EXERCISE: Return, from the material below, each line in which the word "granularity" is present.

DATASET RECORDS:
··········

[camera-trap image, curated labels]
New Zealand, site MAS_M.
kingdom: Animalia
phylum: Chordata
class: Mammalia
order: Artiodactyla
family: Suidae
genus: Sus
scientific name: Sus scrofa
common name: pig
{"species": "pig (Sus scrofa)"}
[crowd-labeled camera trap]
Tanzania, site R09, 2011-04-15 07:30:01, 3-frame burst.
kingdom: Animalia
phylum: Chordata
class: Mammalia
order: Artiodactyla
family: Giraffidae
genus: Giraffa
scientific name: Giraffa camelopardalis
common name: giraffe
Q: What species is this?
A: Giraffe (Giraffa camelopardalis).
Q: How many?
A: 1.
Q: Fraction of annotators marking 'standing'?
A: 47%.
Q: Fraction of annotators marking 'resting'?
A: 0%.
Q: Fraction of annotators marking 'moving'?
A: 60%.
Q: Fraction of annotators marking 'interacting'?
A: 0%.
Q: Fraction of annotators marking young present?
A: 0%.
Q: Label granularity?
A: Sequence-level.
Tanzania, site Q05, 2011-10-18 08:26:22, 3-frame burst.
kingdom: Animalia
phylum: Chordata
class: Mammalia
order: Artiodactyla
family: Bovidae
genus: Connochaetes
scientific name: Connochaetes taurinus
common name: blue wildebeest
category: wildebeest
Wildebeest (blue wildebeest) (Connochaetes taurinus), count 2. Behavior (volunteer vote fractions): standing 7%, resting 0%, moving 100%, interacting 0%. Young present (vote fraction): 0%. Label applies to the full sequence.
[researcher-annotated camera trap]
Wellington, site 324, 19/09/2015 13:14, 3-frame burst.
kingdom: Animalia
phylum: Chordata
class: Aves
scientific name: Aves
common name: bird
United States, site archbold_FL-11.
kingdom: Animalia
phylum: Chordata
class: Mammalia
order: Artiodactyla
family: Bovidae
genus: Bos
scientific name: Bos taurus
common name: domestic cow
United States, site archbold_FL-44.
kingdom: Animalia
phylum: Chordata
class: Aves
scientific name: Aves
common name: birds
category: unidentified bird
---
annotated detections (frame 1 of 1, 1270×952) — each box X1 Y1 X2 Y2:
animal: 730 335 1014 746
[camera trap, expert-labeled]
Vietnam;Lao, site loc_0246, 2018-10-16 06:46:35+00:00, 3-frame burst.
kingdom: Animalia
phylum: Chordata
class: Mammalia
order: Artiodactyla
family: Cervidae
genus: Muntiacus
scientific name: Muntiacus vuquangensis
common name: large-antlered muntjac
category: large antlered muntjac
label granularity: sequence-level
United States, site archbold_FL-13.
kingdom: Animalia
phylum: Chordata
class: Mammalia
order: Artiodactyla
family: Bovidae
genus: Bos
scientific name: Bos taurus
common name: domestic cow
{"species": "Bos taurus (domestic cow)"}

··········

OUTPUT FOR THIS EXERCISE:
Q: Label granularity?
label granularity: sequence-level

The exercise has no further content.